== Document segment ==
APCS introduction

(ARM Procedure Call Standard)

 

Introduction

APCS, or ARM Procedure Call Standard, provides a mechanism for writing tightly defined routines which may be interwoven with other routines. The most notable point about this is that there is no definition to where these routines come from. Some may be compiled C, some from compiled Pascal, and yet others written in assembler.

The APCS defines:

The APCS is not a single given standard, but is a collection of standards which are similar but differ in certain situations. For example, APCS-R (used on 26 bit versions of RISC OS) says that flags set on function entry should be reset on function exit. Under the 32 bit definition, it is not always possible to know the entry flags (there is no USR_CPSR) so you do not need to restore them. As you may expect, there is no compatibility between the versions. Code which expects the flags to be restored is likely to misbehave if they are not restored...
The newest versions of SharedCLibrary (v5.43 etc) can recognise and work with APCS-R (26 bit, restores flags), and APCS-3/32 (32 bit, doesn't restore flags). So long as the version of APCS is the same within your entire application, it can differ between applications on older machines.
For an example, David Pilling's OvationPro and my OvHTML are both compiled to be 26/32 neutral using the newer APCS specification. Meanwhile, Edit v1.54 sits on the iconbar. It is compiled to APCS-R.

== Stated task 1 ==
According to the APCS introduction, why does code under the 32-bit definition not need to restore the flags on function exit?

== Entries provided ==
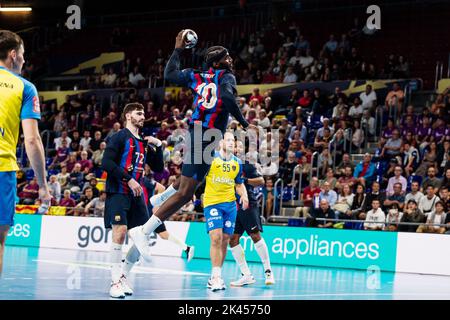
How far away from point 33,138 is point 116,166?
155 inches

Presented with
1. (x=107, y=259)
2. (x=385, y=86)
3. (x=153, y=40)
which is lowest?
(x=107, y=259)

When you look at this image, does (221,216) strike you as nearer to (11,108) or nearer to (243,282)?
(243,282)

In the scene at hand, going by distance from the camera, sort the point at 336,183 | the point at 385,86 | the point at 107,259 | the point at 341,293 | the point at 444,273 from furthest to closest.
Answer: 1. the point at 385,86
2. the point at 336,183
3. the point at 107,259
4. the point at 444,273
5. the point at 341,293

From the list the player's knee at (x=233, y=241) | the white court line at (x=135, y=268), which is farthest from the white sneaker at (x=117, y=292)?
the white court line at (x=135, y=268)

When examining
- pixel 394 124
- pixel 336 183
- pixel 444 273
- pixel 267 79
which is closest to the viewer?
pixel 444 273

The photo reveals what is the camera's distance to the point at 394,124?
2356 centimetres

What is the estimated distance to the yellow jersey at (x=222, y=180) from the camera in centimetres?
1277

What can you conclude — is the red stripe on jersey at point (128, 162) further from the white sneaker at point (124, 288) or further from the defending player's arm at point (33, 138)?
the defending player's arm at point (33, 138)

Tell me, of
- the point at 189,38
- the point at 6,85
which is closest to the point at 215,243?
the point at 189,38

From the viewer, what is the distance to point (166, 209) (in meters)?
11.0

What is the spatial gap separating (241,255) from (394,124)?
11.0m
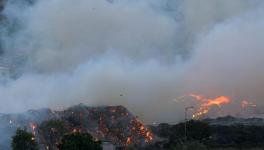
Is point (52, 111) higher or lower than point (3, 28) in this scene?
lower

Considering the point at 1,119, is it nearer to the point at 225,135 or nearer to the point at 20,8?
the point at 20,8

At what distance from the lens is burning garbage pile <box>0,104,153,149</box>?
6650 centimetres

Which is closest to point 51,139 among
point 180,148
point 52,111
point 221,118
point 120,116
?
point 52,111

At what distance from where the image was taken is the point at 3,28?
70750mm

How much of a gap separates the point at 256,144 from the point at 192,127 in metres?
11.1

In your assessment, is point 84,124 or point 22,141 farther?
point 84,124

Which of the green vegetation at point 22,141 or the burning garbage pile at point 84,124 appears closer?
the green vegetation at point 22,141

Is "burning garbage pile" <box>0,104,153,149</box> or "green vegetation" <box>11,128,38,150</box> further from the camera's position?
"burning garbage pile" <box>0,104,153,149</box>

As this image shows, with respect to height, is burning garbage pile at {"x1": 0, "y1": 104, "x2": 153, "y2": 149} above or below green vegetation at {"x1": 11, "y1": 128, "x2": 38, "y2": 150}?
above

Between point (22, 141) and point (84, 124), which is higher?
point (84, 124)

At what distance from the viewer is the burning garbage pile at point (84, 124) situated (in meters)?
66.5

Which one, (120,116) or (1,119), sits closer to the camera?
(1,119)

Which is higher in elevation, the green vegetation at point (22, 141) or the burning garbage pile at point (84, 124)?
the burning garbage pile at point (84, 124)

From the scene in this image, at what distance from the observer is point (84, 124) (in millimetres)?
72688
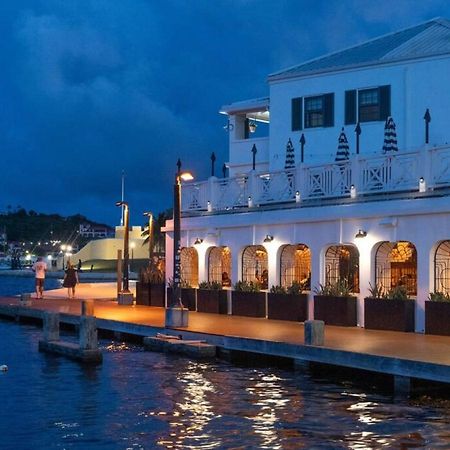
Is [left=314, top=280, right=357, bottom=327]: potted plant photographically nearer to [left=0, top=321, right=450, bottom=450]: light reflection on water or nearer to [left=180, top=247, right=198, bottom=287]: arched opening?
[left=0, top=321, right=450, bottom=450]: light reflection on water

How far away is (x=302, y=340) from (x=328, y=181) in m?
6.00

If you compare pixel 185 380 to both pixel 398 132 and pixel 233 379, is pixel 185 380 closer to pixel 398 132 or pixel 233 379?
pixel 233 379

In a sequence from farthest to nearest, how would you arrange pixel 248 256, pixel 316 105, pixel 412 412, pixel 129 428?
pixel 316 105, pixel 248 256, pixel 412 412, pixel 129 428

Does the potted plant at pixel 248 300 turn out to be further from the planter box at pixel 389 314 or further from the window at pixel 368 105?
the window at pixel 368 105

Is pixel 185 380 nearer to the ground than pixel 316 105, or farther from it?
nearer to the ground

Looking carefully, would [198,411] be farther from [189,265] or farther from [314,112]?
[314,112]

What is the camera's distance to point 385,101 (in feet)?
98.9

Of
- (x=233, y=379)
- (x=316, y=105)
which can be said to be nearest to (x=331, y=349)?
(x=233, y=379)

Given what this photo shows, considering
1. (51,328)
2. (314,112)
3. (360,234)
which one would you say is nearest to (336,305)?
(360,234)

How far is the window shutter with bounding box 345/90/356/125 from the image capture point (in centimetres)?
3081

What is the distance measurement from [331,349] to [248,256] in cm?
990

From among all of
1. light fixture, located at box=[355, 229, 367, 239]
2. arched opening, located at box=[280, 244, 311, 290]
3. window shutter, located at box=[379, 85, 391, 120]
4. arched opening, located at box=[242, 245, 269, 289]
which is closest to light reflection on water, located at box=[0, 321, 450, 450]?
light fixture, located at box=[355, 229, 367, 239]

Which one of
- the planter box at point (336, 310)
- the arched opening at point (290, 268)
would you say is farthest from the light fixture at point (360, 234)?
the arched opening at point (290, 268)

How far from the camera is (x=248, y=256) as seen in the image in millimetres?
26719
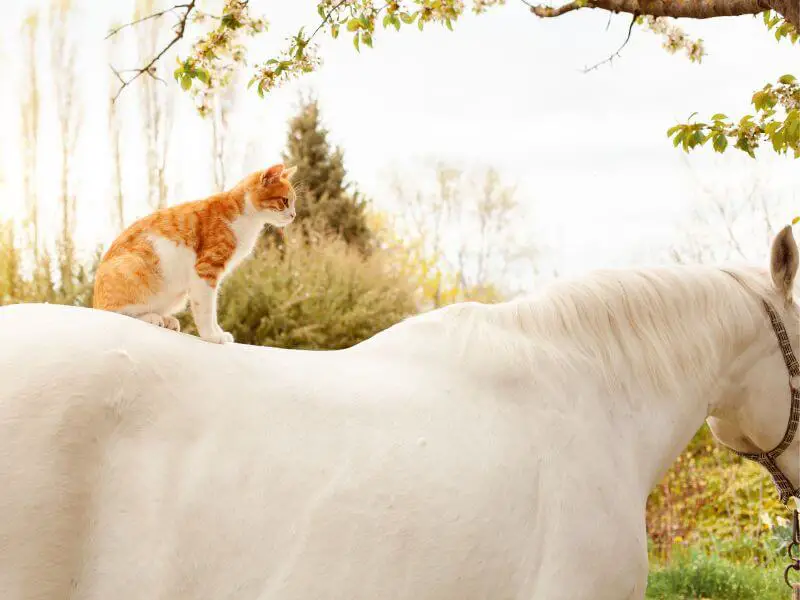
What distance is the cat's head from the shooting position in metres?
2.02

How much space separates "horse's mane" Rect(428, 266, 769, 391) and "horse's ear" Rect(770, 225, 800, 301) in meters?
0.05

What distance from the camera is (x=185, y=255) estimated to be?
1.84m

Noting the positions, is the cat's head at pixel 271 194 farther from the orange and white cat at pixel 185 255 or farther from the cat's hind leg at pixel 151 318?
the cat's hind leg at pixel 151 318

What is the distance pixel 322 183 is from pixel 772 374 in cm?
915

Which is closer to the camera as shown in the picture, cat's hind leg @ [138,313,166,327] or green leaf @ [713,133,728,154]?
cat's hind leg @ [138,313,166,327]

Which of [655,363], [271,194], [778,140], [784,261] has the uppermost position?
[778,140]

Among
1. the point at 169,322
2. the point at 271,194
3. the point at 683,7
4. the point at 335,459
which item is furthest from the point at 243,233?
the point at 683,7

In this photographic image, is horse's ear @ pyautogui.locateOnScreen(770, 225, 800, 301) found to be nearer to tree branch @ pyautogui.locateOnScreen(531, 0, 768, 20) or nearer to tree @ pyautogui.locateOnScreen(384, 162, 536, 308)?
tree branch @ pyautogui.locateOnScreen(531, 0, 768, 20)

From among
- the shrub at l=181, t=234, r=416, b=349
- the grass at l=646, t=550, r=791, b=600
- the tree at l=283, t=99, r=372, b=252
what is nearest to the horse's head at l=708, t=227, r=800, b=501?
the grass at l=646, t=550, r=791, b=600

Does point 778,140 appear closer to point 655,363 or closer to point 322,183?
point 655,363

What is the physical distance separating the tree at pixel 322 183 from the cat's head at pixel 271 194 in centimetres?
793

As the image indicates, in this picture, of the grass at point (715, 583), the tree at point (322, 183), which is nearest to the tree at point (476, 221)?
the tree at point (322, 183)

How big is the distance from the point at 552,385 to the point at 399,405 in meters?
0.39

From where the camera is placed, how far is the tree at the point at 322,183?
10.4m
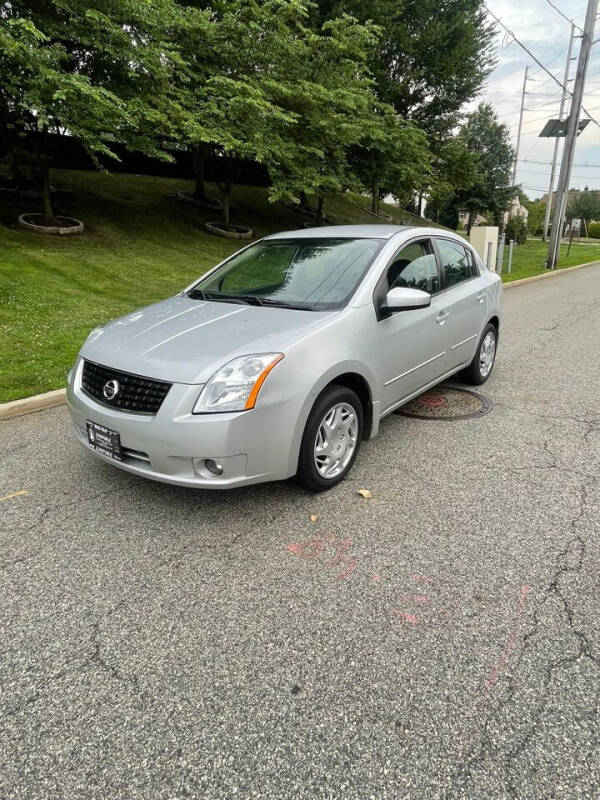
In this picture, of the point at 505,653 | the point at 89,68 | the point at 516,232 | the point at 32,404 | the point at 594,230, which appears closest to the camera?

== Stated task 2 ==
How many lines of the records contain the string "lower"? Case counts.

== Task solution 1 ==
Under the 32-bit definition, it is not always possible to know the flags that were set on function entry, because there is no USR_CPSR. So the flags do not need to be restored.

== Task solution 2 ==
2